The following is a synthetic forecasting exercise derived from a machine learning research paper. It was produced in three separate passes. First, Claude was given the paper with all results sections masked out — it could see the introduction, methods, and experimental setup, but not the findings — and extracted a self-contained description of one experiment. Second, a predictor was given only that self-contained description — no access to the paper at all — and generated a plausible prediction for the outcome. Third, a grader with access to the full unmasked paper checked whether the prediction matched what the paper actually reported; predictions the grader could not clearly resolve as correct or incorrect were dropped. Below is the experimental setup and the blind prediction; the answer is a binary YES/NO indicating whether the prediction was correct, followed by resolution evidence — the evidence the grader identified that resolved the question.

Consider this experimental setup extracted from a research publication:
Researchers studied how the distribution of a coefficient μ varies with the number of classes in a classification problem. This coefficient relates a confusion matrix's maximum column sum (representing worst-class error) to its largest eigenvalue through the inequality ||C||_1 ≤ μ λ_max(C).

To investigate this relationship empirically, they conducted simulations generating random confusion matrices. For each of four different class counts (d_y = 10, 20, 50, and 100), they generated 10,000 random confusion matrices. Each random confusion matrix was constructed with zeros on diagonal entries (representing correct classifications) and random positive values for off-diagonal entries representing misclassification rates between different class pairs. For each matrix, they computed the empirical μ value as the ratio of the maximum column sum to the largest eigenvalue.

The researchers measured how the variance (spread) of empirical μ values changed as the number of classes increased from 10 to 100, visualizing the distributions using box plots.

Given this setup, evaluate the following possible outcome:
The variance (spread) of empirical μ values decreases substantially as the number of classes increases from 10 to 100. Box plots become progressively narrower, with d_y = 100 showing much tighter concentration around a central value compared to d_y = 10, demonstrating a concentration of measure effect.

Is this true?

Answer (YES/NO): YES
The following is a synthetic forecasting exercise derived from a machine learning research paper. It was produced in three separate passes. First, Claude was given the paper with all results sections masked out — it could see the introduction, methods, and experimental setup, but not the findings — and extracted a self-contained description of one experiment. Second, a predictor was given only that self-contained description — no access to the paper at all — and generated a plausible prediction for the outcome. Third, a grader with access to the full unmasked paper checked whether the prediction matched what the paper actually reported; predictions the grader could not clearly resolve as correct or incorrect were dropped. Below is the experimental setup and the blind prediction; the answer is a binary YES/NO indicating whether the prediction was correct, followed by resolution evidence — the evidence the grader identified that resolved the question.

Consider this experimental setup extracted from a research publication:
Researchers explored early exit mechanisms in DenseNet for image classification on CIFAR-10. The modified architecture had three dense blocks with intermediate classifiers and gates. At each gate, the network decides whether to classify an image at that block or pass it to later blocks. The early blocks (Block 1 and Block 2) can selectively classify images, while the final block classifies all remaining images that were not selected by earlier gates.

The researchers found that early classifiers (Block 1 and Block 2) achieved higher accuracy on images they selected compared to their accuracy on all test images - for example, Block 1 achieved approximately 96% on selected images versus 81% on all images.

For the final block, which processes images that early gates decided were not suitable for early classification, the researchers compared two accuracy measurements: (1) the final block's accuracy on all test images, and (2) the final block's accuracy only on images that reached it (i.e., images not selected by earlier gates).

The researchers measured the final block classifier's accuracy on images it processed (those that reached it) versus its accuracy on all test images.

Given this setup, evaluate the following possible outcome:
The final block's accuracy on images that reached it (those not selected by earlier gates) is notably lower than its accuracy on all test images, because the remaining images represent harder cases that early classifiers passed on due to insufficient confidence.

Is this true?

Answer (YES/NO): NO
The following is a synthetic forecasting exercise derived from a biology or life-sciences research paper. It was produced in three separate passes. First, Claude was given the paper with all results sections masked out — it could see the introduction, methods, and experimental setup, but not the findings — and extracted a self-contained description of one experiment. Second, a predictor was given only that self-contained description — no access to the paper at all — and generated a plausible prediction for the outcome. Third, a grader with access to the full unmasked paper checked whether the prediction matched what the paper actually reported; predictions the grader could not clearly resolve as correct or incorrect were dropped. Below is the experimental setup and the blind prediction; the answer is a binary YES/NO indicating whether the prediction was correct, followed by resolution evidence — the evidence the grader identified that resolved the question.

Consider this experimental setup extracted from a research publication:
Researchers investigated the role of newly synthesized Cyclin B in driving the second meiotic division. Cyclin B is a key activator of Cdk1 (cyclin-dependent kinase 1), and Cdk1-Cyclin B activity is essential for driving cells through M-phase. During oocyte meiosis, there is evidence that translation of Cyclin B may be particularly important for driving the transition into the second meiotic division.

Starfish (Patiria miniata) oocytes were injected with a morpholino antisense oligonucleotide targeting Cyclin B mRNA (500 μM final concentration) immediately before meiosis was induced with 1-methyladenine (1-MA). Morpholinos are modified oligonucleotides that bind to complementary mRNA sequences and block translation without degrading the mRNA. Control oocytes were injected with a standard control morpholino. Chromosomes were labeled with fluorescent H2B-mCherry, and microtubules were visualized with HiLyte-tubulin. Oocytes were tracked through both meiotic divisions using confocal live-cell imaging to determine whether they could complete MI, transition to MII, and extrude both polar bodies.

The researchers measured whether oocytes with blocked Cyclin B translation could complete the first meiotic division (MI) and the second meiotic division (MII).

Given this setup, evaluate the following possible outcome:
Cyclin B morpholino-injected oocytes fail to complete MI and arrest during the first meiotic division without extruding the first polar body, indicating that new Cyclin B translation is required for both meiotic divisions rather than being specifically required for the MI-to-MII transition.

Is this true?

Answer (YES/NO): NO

▶ [Aim of the exercise]:
Type out the whole listing above exactly.

▶ [Answer below]:
The following is a synthetic forecasting exercise derived from a machine learning research paper. It was produced in three separate passes. First, Claude was given the paper with all results sections masked out — it could see the introduction, methods, and experimental setup, but not the findings — and extracted a self-contained description of one experiment. Second, a predictor was given only that self-contained description — no access to the paper at all — and generated a plausible prediction for the outcome. Third, a grader with access to the full unmasked paper checked whether the prediction matched what the paper actually reported; predictions the grader could not clearly resolve as correct or incorrect were dropped. Below is the experimental setup and the blind prediction; the answer is a binary YES/NO indicating whether the prediction was correct, followed by resolution evidence — the evidence the grader identified that resolved the question.

Consider this experimental setup extracted from a research publication:
Researchers studied how the distribution of a coefficient μ varies with the number of classes in a classification problem. This coefficient relates a confusion matrix's maximum column sum (representing worst-class error) to its largest eigenvalue through the inequality ||C||_1 ≤ μ λ_max(C).

To investigate this relationship empirically, they conducted simulations generating random confusion matrices. For each of four different class counts (d_y = 10, 20, 50, and 100), they generated 10,000 random confusion matrices. Each random confusion matrix was constructed with zeros on diagonal entries (representing correct classifications) and random positive values for off-diagonal entries representing misclassification rates between different class pairs. For each matrix, they computed the empirical μ value as the ratio of the maximum column sum to the largest eigenvalue.

The researchers measured how the variance (spread) of empirical μ values changed as the number of classes increased from 10 to 100, visualizing the distributions using box plots.

Given this setup, evaluate the following possible outcome:
The variance (spread) of empirical μ values decreases substantially as the number of classes increases from 10 to 100. Box plots become progressively narrower, with d_y = 100 showing much tighter concentration around a central value compared to d_y = 10, demonstrating a concentration of measure effect.

Is this true?

Answer (YES/NO): YES
The following is a synthetic forecasting exercise derived from a machine learning research paper. It was produced in three separate passes. First, Claude was given the paper with all results sections masked out — it could see the introduction, methods, and experimental setup, but not the findings — and extracted a self-contained description of one experiment. Second, a predictor was given only that self-contained description — no access to the paper at all — and generated a plausible prediction for the outcome. Third, a grader with access to the full unmasked paper checked whether the prediction matched what the paper actually reported; predictions the grader could not clearly resolve as correct or incorrect were dropped. Below is the experimental setup and the blind prediction; the answer is a binary YES/NO indicating whether the prediction was correct, followed by resolution evidence — the evidence the grader identified that resolved the question.

Consider this experimental setup extracted from a research publication:
Researchers explored early exit mechanisms in DenseNet for image classification on CIFAR-10. The modified architecture had three dense blocks with intermediate classifiers and gates. At each gate, the network decides whether to classify an image at that block or pass it to later blocks. The early blocks (Block 1 and Block 2) can selectively classify images, while the final block classifies all remaining images that were not selected by earlier gates.

The researchers found that early classifiers (Block 1 and Block 2) achieved higher accuracy on images they selected compared to their accuracy on all test images - for example, Block 1 achieved approximately 96% on selected images versus 81% on all images.

For the final block, which processes images that early gates decided were not suitable for early classification, the researchers compared two accuracy measurements: (1) the final block's accuracy on all test images, and (2) the final block's accuracy only on images that reached it (i.e., images not selected by earlier gates).

The researchers measured the final block classifier's accuracy on images it processed (those that reached it) versus its accuracy on all test images.

Given this setup, evaluate the following possible outcome:
The final block's accuracy on images that reached it (those not selected by earlier gates) is notably lower than its accuracy on all test images, because the remaining images represent harder cases that early classifiers passed on due to insufficient confidence.

Is this true?

Answer (YES/NO): NO
The following is a synthetic forecasting exercise derived from a biology or life-sciences research paper. It was produced in three separate passes. First, Claude was given the paper with all results sections masked out — it could see the introduction, methods, and experimental setup, but not the findings — and extracted a self-contained description of one experiment. Second, a predictor was given only that self-contained description — no access to the paper at all — and generated a plausible prediction for the outcome. Third, a grader with access to the full unmasked paper checked whether the prediction matched what the paper actually reported; predictions the grader could not clearly resolve as correct or incorrect were dropped. Below is the experimental setup and the blind prediction; the answer is a binary YES/NO indicating whether the prediction was correct, followed by resolution evidence — the evidence the grader identified that resolved the question.

Consider this experimental setup extracted from a research publication:
Researchers investigated the role of newly synthesized Cyclin B in driving the second meiotic division. Cyclin B is a key activator of Cdk1 (cyclin-dependent kinase 1), and Cdk1-Cyclin B activity is essential for driving cells through M-phase. During oocyte meiosis, there is evidence that translation of Cyclin B may be particularly important for driving the transition into the second meiotic division.

Starfish (Patiria miniata) oocytes were injected with a morpholino antisense oligonucleotide targeting Cyclin B mRNA (500 μM final concentration) immediately before meiosis was induced with 1-methyladenine (1-MA). Morpholinos are modified oligonucleotides that bind to complementary mRNA sequences and block translation without degrading the mRNA. Control oocytes were injected with a standard control morpholino. Chromosomes were labeled with fluorescent H2B-mCherry, and microtubules were visualized with HiLyte-tubulin. Oocytes were tracked through both meiotic divisions using confocal live-cell imaging to determine whether they could complete MI, transition to MII, and extrude both polar bodies.

The researchers measured whether oocytes with blocked Cyclin B translation could complete the first meiotic division (MI) and the second meiotic division (MII).

Given this setup, evaluate the following possible outcome:
Cyclin B morpholino-injected oocytes fail to complete MI and arrest during the first meiotic division without extruding the first polar body, indicating that new Cyclin B translation is required for both meiotic divisions rather than being specifically required for the MI-to-MII transition.

Is this true?

Answer (YES/NO): NO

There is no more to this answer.